Myth: Natural immunity is better than vaccine-generated immunity

Truth: Sometimes this is true.  In cases in which the immune response is overly vigorous and plays a role in causing Acute Respiratory Distress Syndrome (ARDS) or other immune reactions such as those of a severe COVID-19 infection course that may lead death, however, the natural immune response is clearly not superior.  Vaccination does not prevent a natural infection with COVID-19, it causes the immune response to be more efficient should a natural infection occur.

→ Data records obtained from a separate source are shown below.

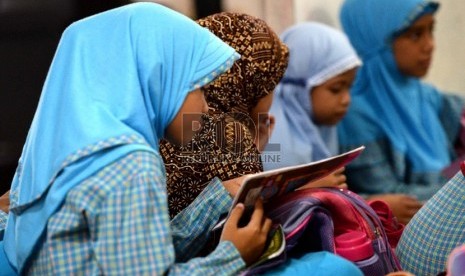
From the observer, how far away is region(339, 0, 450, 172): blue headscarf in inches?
107

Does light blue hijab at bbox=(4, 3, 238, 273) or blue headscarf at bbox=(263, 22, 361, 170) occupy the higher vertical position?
light blue hijab at bbox=(4, 3, 238, 273)

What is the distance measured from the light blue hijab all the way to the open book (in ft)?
0.56

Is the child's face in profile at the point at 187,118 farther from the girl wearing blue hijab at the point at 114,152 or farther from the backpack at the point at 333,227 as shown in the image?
the backpack at the point at 333,227

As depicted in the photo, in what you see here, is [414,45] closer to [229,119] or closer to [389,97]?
[389,97]

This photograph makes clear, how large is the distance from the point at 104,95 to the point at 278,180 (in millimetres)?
315

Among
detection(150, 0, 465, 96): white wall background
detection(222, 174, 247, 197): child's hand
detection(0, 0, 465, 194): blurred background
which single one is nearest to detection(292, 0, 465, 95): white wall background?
detection(150, 0, 465, 96): white wall background

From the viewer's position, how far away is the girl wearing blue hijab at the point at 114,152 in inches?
46.7

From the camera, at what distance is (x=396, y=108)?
2799 mm

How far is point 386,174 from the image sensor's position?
8.59 feet

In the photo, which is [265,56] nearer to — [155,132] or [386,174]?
[155,132]

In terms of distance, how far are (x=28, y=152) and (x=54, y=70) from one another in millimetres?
142

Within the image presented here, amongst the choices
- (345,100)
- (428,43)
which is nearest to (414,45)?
(428,43)

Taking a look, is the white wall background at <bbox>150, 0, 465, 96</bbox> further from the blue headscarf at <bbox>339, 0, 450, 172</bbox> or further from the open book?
the open book

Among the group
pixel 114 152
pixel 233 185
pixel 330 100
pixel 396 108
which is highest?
pixel 114 152
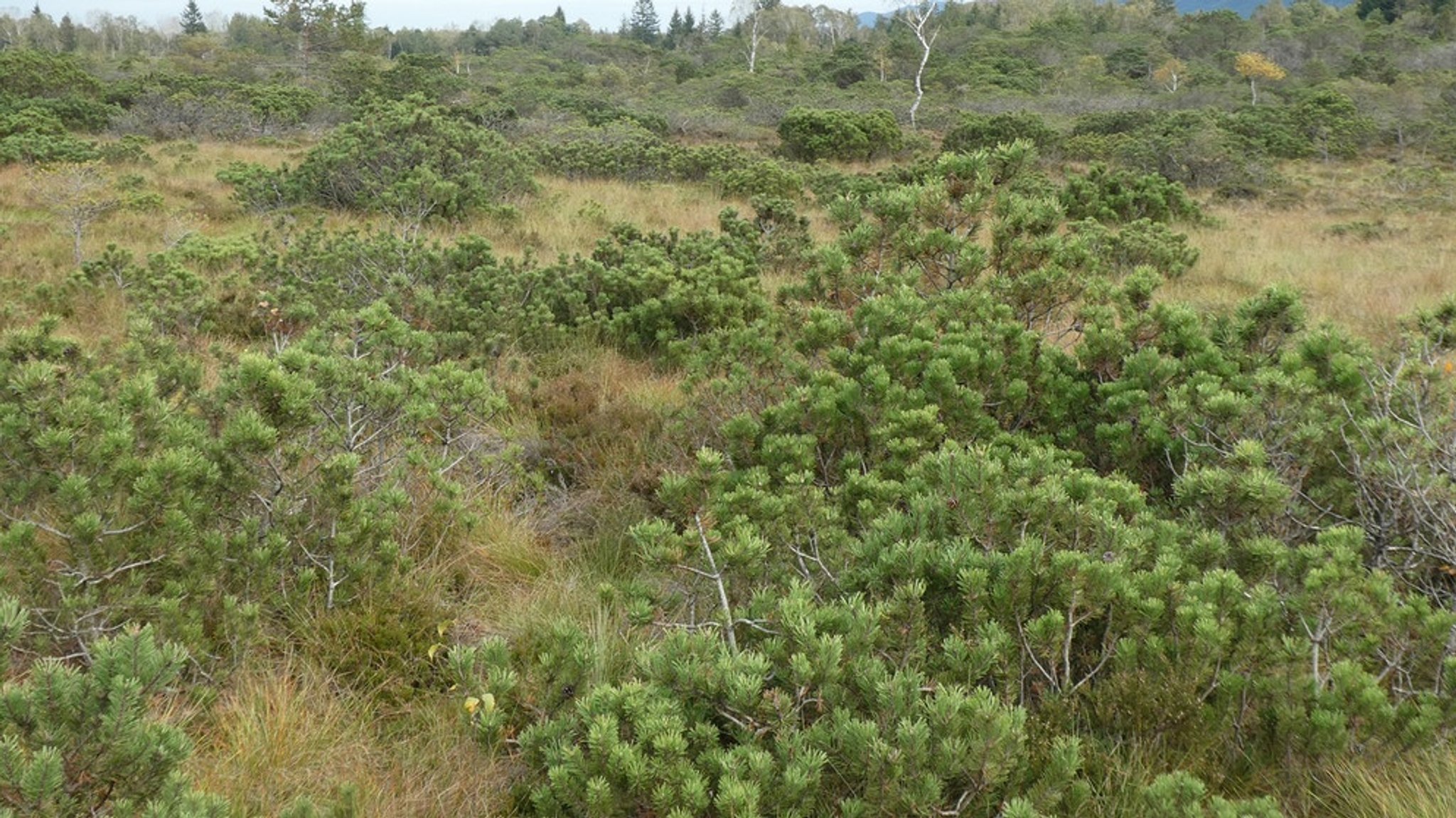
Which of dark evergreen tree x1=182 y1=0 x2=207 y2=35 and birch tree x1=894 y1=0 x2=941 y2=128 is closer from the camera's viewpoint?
birch tree x1=894 y1=0 x2=941 y2=128

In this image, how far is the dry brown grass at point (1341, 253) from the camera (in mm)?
7422

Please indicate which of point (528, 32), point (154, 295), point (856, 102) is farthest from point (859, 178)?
point (528, 32)

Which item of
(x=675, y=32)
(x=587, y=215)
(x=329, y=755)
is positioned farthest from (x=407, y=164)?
(x=675, y=32)

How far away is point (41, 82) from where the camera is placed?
19.8 m

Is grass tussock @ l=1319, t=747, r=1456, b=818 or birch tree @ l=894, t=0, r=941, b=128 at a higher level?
birch tree @ l=894, t=0, r=941, b=128

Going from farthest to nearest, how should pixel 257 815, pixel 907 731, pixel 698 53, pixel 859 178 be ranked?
pixel 698 53 → pixel 859 178 → pixel 257 815 → pixel 907 731

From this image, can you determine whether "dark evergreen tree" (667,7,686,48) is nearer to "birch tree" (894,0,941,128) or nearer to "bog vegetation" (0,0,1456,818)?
"birch tree" (894,0,941,128)

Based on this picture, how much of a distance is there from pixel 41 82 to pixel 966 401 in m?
23.8

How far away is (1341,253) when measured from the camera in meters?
10.3

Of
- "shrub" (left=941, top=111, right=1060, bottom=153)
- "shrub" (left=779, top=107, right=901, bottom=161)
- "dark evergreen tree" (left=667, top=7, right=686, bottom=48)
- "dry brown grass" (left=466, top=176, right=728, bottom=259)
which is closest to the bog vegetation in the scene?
"dry brown grass" (left=466, top=176, right=728, bottom=259)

Myth:  COVID-19 vaccine is made from the same protein as placental protein and will make me infertile

Truth: COVID-19 vaccine has no placental protein at all. The ingredients of both vaccines are listed on the FDA website.  Both contain the messenger ribonucleic acid (mRNA) that encodes for the SARS-CoV-2 Corona spike, some lipids to house the fragile mRNA and stabilize the nanoparticle structure, some salts to maintain the pH and charge of the lipids, and a sugar, sucrose.

Myth:  The COVID-19 vaccine does not work

Truth: The vaccines are considered 95% effective.  Most importantly, no participants in the course of the Pfizer-BioNTech and Moderna studies that contracted COVID-19 died.  Better still, the majority did not have significant infection either.

Myth:  The COVID-19 vaccine will lead to cancer in 10-20 years

Truth: The reality is that we do not have safety data that extends beyond several months.  However, there is currently no proposed realistic mechanism whereby the COVID-19 vaccine causes cancer.

Myth:  The COVID-19 vaccine has dead pig cells.

Truth:   There are no dead pig cells.  Just mRNA, a lipid coat, some salts, and a sugar.

Myth: The COVID-19 vaccine will alter my genes

Truth: Our genes are made of DNA and the vaccine contains mRNA.  The contents of the mRNA were manufactured and are limited.  They do not contain any of the necessary and very complicated machinery for this to happen.  First, DNA is housed in the nucleus, away from mRNA in the cytoplasm of a cell.  Second, it would take a specific enzyme, known as a reverse transcriptase, to make DNA from mRNA. This is not present in human cells, the Coronavirus, or in the vaccine.  Finally, mRNA from the vaccine and even our own cells has a very short half-life, and is degraded or destroyed in hours.

There is some research (https://www.biorxiv.org/content/10.1101/2020.12.12.422516v1.full) that suggests if a person is infected with one of the few viruses that contain a reverse transcriptase at the time of vaccination, there may be integration of the COVID-19 sequence.  However, to date this has not been shown to be an issue nor are the implications clear.  With regard to HIV, the CDC has giving guidance that persons with weakened immune systems might have an increased risk of severe COVID-19 infection but concedes that while “People living with HIV were included in clinical trials, though safety data specific to this group are not yet available at this time (https://www.cdc.gov/coronavirus/2019-ncov/vaccines/recommendations/underlying-conditions.html).

Myth:  I can get COVID-19 and transmit the infection if I get vaccinated.

Truth: The complicated machinery of the virus that allows formation of complete COVID-19 viral particles and therefore allows infection are not included in the vaccine.  The mRNA encodes one protein and this protein is included to generate an effective immune response.  mRNA is very fragile and is quickly and easily degraded by cells.  This is not regarded as likely.